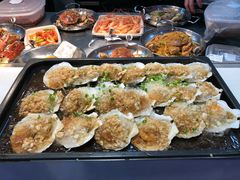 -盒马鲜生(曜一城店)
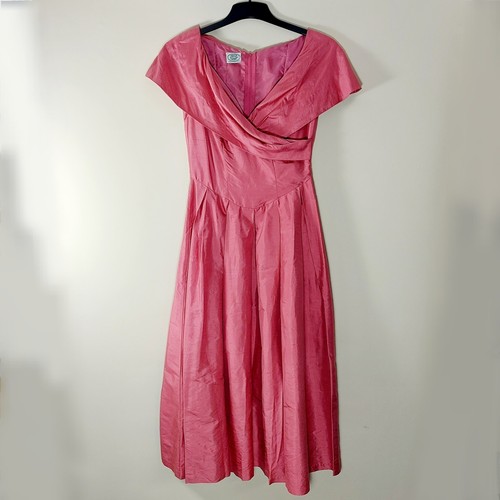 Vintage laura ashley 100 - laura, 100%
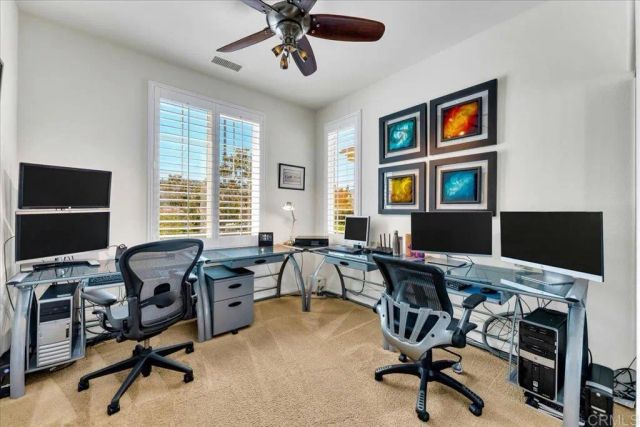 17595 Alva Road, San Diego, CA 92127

* * *

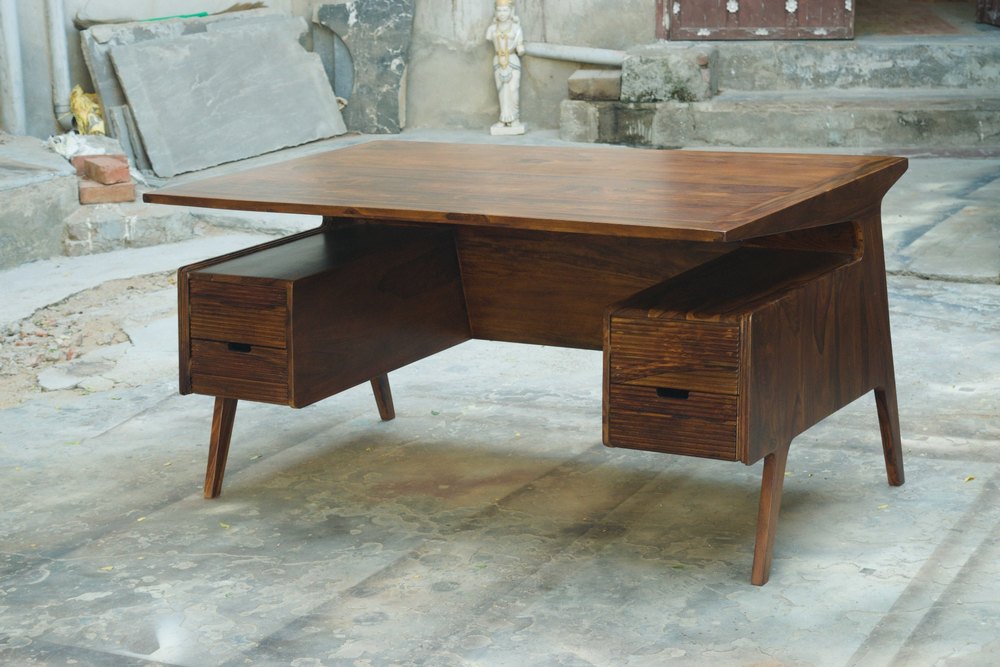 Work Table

---

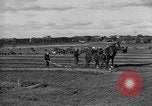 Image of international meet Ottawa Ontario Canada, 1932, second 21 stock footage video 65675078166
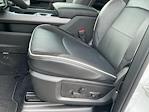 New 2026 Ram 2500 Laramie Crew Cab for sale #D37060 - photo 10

* WHAT THE EXERCISE ASKS *
Please transcribe the lines, starting with the line that contains "Image of international" and going on through the line that contains "New 2026 Ram", with both of those lines included. Leave the pictures out of your answer.

* SOLUTION BELOW *
 Image of international meet Ottawa Ontario Canada, 1932, second 21 stock footage video 65675078166
 New 2026 Ram 2500 Laramie Crew Cab for sale #D37060 - photo 10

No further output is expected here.